**TEXT SEGMENT**:
╔══

Sunday, November 18, 2012

Yogimommy Makes Honey-Blueberry 9-Grain Hot Cereal

Here I am again with another slow cooker breakfast recipe.  I am quickly finding that I love waking up to have breakfast done--or at least almost done.  And with the weather cooling off, I am finding oatmeal and hot cereal breakfasts to be the most appealing options.  There is just nothing better on a cold morning then to dig into a nice bowl of hot cereal.

Of course, then I started looking a little more closely at the options in the bulk section under the heading "oatmeal" or "hot cereal."  I found that there are a lot more options than I ever dreamed--blends, mixes, and grains of every kind (and many that I have never heard of before).  So I am planning to spend this winter learning a lot about these new options--and of course trying new recipes for them. 

For today, I made Honey-Blueberry 8-Grain Hot Cereal that I found on Family Circle (except the mix I bought had 9-grains so I modified the title of this post).  In addition to the change in the mixture, I also added brown sugar in at the beginning of the cooking process.  When I made my last breakfast-in-the-crock-pot recipe, I kept thinking that it would have benefited from having sweetness baked into the cereal rather than adding it all at the end.  However, I learned what I believe is the reason that many breakfast-in-the-crock-pot recipes add the sugar at the end.  This recipe baked to the slow-cooker liner so much more than any other I have made--and we were afraid to scrap it off too much because it really looked burnt.  We did not want the burnt flavor to spread throughout the meal--and luckily it really did not.  But I do not think it accomplished my goal either--I did not think that the hot cereal tasted that much sweeter at the end.  I still felt like I needed to add sugar/sweetness at the end as the recipe described.  So I do not think I will add sugar to the beginning of a slow cooker recipe again. 

Other than that, I followed the ingredients and the instructions pretty closely, but I took advantage of the items I had on hand whenever possible.  I used 1% milk instead of skim because that is what I keep on hand.  I used a 9-grain hot cereal blend that I bought in the bulk section of my local Sprouts--this option allowed me to only buy what I needed for this recipe which I appreciated since this item was new-to-me.  I used frozen blueberries since blueberries were not on sale in my area.  I used walnuts on my first bowl--but I have had this breakfast over the last couple of days and decided to also try almonds.  I think I personally prefer the almonds--but I tend to prefer them in most applications.  

Overall, my family liked this breakfast.  The flavor of the 9-grain cereal is quite different from the oatmeal and cream of wheat that we were used too--but not necessarily in a bad way.  It was something that we had to get used to.  The texture of the cereal on the first day was soft and almost velvety.  However, the texture of the cereal does get a little gummy when re-heated the next day so I added a little milk and really mixed it up well.  The butter does a lot to the dish--I only used the slightest sliver off my butter and I cut with a sharp knife so I could make it really thin.  The enhancement to the cereal was definitely worth the extra calories.

╚══

**TASK OBJECTIVE**:
Answer these questions about the hot cereal post:
1. Which source was the original recipe found on?
2. What kind of milk was used in place of skim?
3. How did the cereal's texture change when it was reheated the next day?
The entries are separate material with no connection to the hot cereal post.

**EXCERPTED DATA**:
╔══

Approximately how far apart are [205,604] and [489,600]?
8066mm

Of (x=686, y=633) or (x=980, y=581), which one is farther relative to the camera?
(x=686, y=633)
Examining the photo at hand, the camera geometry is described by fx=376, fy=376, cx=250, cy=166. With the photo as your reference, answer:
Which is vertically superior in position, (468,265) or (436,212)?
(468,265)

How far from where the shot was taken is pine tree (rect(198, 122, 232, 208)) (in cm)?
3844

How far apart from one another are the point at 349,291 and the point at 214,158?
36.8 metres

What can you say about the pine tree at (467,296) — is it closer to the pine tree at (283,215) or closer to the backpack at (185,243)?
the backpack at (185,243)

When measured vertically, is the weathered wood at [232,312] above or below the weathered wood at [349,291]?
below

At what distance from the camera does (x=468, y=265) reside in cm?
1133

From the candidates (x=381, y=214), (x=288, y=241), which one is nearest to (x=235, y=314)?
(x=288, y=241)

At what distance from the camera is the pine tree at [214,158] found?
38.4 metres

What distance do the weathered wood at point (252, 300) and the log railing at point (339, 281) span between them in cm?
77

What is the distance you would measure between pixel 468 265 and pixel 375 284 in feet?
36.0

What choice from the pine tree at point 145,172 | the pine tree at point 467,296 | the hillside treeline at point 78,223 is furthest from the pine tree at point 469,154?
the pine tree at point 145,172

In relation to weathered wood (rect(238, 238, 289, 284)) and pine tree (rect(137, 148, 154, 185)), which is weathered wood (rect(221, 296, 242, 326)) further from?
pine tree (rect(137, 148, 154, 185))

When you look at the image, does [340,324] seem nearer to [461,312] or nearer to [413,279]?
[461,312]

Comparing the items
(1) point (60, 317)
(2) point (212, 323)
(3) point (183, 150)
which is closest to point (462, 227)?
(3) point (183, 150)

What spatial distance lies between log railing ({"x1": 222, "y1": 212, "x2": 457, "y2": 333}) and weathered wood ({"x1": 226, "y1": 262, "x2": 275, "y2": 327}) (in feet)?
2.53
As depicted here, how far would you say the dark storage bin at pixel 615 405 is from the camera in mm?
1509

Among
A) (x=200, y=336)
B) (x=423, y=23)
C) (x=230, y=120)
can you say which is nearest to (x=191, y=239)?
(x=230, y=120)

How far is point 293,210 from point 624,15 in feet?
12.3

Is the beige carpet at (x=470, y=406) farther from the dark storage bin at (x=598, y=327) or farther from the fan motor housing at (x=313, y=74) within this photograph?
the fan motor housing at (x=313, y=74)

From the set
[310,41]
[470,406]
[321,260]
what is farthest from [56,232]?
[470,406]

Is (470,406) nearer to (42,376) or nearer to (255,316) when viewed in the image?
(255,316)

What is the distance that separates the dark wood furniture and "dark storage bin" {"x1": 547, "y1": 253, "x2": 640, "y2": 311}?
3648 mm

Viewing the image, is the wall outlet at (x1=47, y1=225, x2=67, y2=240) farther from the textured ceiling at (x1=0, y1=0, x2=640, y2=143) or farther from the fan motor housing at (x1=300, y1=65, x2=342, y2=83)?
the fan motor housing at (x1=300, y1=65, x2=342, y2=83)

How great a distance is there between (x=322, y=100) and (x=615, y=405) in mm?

╚══

**ANSWER SPACE**:
1. Family Circle.
2. 1% milk.
3. It got a little gummy.